As I walked through my neighborhood, we hugged and asked each other how we could help. So much devastation, but we had our humanity.
We could not know the extent of the damage. We did not have access to TV. We did not know Sanibel, Captiva, Pine Island, and Ft Myers Beach were destroyed.
When I finally could talk to my daughter, I told her we could not see the news. She replied, “Mom, you don’t want to know.” I got her meaning.
Late Friday evening, I drove back to the hospital to get an internet connection and watched as ambulance after ambulance from all over the state pulled up. They had to empty the hospital because there was no safe water. The main water line in Ft Myers broke, so only bottled water would do. The hospital sign hand precariously in the mild wind.
Again, the proof of mankind, is that hospitals came together to move patients to safer areas. There were a dozen porta-potties outside both Health Park and Golisano Children’s Hospital.
Uber was offering free rides and picking people up who were walking., taking most to shelters. The RSW airport continues to stay closed.
By Saturday, I saw 50 huge white utility trucks in the Lakes Regional Library parking lot. They were waiting for instructions. I knew from Irma, that these men and women left their families and came down to help. They are a true community. They will stay until we have power.
We offer them food and water as we pass by them. We so appreciate all they do. It’s hot and dirty work. On top of that, they have to learn our power line hook-ups as companies are different. I understand that Marriott Hotels puts them up for free for as long as they need to stay.
I am learning that the Sanibel and Pine Island bridges are out. I drove down to Ft Myers Beach and saw the destruction. My other brother was in his RV at the time just off San Carlos Road in Ft Myers Beach. He texted us during the storm, letting us know the water was coming and then nothing, but we found him safe. All RV parks are closed so he will need to find a new place to go.
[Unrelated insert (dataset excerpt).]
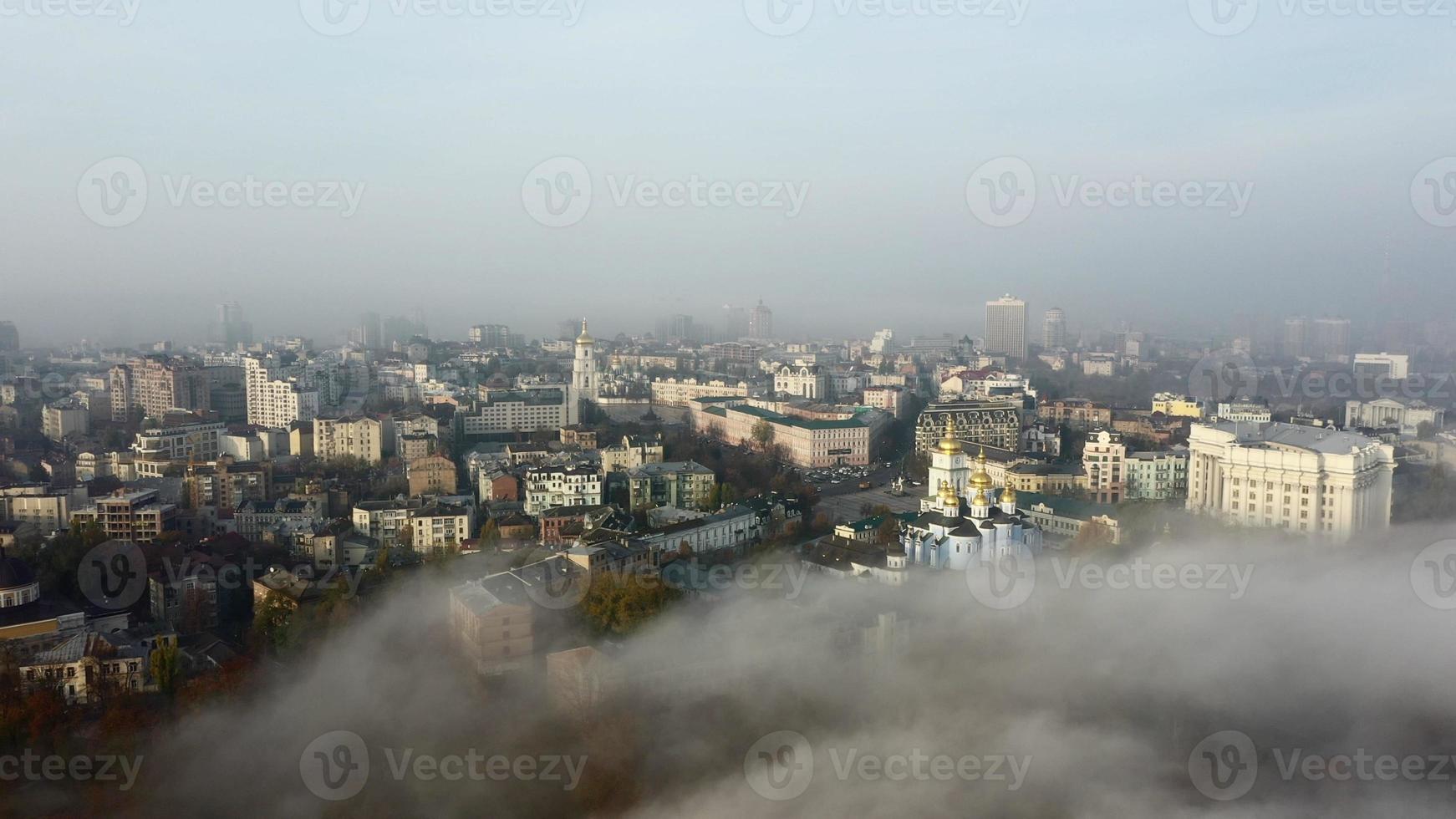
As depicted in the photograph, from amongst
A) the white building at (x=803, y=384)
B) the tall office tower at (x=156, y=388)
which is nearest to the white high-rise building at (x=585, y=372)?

As the mold begins to set in, we take one minute at a time. We get water and a can of something to eat once a day if we’re lucky. We don’t care about insurance or money. How can we, when so many have lost so much more than others? We have all opened our homes to folks who need shelter.
We truly only care about each other. Our local government is amazing. They are dedicated to rescuing, then safety, and then protecting us. We know they are doing their best. They are bringing in cell towers for us. They are working 24/7 to see that we are taken care of, and we trust them to tell us what we need to know.
Truly, Ian has changed my life.
Nothing matters anymore but the love we have for one another.
Everything else comes and goes.
P.S. [UPDATE]December 28, 2022 We are 3 months out. Ft Myers folks are still waiting on insurance to pay and repairs. Materials and honest workers are in short supply. FEMA turned many away and insurance shorted many homeowners so the recovery has been slow.
Many folks in Fort Myers Beach are selling their land at high prices. It is said that the island will see exponential building growth in the next 5 years, maybe even more so than Naples. Its quaintness as a 60’s place to vacation will be lost forever.
Sanibel Island has not let visitors back on the island yet. There may be 1-2 businesses open. There are still lots of debris and clean-up is slow but methodical. We do expect this island to return to normal in 18 months as many of the facilities are multi-unit timeshares and they need to get back to business.